Exercise description: In the page text about the Korean web series Teach You a Lesson, which two people make up the ERPB organization at the beginning?

— start Page text —

Saturday, June 20, 2026

Teach you a lesson - Korean web series


Teach You a Lesson 

is a Korean web series. Honestly, I would love to start with looking at the cast, but I do not know any of them. What I can say is that I spent ten and a half hours with a lot of these characters in a single day. So let me share my experience of watching this series.

According to the story, the Korean Education Minister creates an organization called ERPB to deal with various problems in schools. These problems range from arrogant students and gang culture to teachers mistreating students and students mistreating teachers. At the beginning, the entire organization consists of only two people. The Education Minister Choi Kang Seok and an inspector named Na Hwa Jin.

Na Hwa Jin is the one who goes into the field and does the actual work. By field, I mean he directly visits schools, investigates what students or teachers have done wrong, and hands out appropriate punishment. If anyone opposes his actions, the minister handles the political side of things.

— end Page text —
— start Rows —

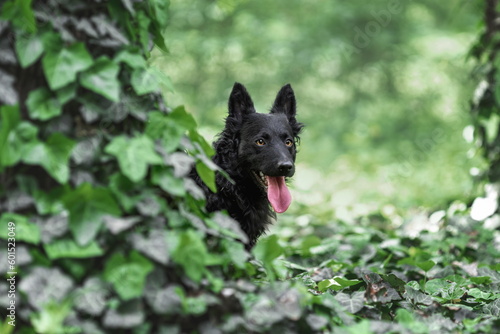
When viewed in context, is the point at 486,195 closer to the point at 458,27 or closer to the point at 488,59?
the point at 488,59

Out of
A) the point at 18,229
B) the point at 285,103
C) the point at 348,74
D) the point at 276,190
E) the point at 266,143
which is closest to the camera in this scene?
the point at 18,229

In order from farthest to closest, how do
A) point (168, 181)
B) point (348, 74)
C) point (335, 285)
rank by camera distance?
1. point (348, 74)
2. point (335, 285)
3. point (168, 181)

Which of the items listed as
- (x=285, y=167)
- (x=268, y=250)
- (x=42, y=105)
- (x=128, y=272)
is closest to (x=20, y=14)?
(x=42, y=105)

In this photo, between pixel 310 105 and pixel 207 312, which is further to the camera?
pixel 310 105

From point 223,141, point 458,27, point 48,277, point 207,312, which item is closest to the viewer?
point 48,277

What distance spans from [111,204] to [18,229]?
0.35m

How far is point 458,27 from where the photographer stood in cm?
1267

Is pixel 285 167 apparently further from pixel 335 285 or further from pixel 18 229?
pixel 18 229

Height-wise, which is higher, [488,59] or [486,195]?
[488,59]

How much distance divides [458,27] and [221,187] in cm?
1083

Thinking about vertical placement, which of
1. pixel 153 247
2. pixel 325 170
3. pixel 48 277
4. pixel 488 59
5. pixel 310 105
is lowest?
pixel 48 277

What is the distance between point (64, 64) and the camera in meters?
2.05

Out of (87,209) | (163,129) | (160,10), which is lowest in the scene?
(87,209)

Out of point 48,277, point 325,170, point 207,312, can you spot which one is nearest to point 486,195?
point 207,312
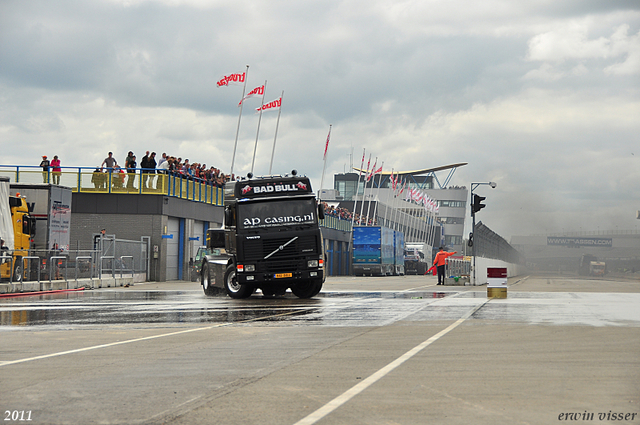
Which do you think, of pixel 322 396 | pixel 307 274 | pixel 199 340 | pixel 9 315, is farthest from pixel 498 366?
pixel 307 274

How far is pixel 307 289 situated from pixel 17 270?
31.1 feet

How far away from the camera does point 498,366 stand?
873cm

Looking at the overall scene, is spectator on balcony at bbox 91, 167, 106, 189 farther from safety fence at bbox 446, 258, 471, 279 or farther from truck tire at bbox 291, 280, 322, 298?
truck tire at bbox 291, 280, 322, 298

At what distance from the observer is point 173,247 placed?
147 ft

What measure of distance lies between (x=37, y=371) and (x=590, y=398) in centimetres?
569

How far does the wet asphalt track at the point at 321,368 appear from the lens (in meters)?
6.40

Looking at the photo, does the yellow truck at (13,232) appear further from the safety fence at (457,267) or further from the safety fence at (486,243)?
the safety fence at (457,267)

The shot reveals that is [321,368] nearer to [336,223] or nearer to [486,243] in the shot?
[486,243]

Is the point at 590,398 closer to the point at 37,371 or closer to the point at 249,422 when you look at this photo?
the point at 249,422

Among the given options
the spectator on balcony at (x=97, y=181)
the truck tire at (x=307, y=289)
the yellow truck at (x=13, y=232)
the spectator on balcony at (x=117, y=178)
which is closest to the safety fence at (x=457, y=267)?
the truck tire at (x=307, y=289)

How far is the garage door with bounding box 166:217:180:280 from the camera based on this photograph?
43531 mm

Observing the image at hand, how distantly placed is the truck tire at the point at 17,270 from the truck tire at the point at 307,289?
8.90m

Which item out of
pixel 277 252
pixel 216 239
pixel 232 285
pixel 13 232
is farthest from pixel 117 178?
pixel 277 252

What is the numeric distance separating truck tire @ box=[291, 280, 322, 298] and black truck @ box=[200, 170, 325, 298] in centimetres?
74
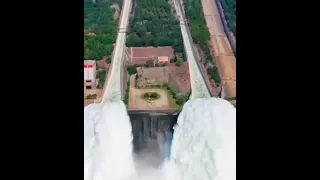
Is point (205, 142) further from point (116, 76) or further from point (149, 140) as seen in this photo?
point (116, 76)

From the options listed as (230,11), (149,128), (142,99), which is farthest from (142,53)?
(230,11)

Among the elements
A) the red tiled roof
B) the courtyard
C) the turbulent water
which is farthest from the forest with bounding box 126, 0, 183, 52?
the turbulent water

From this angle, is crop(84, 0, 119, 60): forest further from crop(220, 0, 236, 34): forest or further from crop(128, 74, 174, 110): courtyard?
crop(220, 0, 236, 34): forest

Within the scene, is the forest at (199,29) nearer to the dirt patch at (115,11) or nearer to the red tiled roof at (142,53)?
the red tiled roof at (142,53)

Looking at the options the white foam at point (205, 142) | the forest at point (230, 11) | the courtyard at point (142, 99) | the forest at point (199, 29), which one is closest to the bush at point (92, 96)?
the courtyard at point (142, 99)

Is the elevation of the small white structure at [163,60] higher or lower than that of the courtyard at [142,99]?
higher
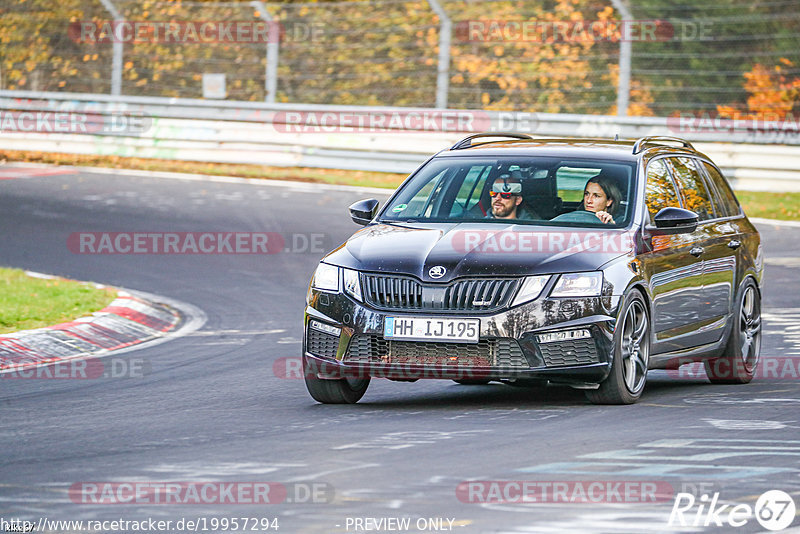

— end Rows —

Exercise output: Education Minister Choi Kang Seok and an inspector named Na Hwa Jin.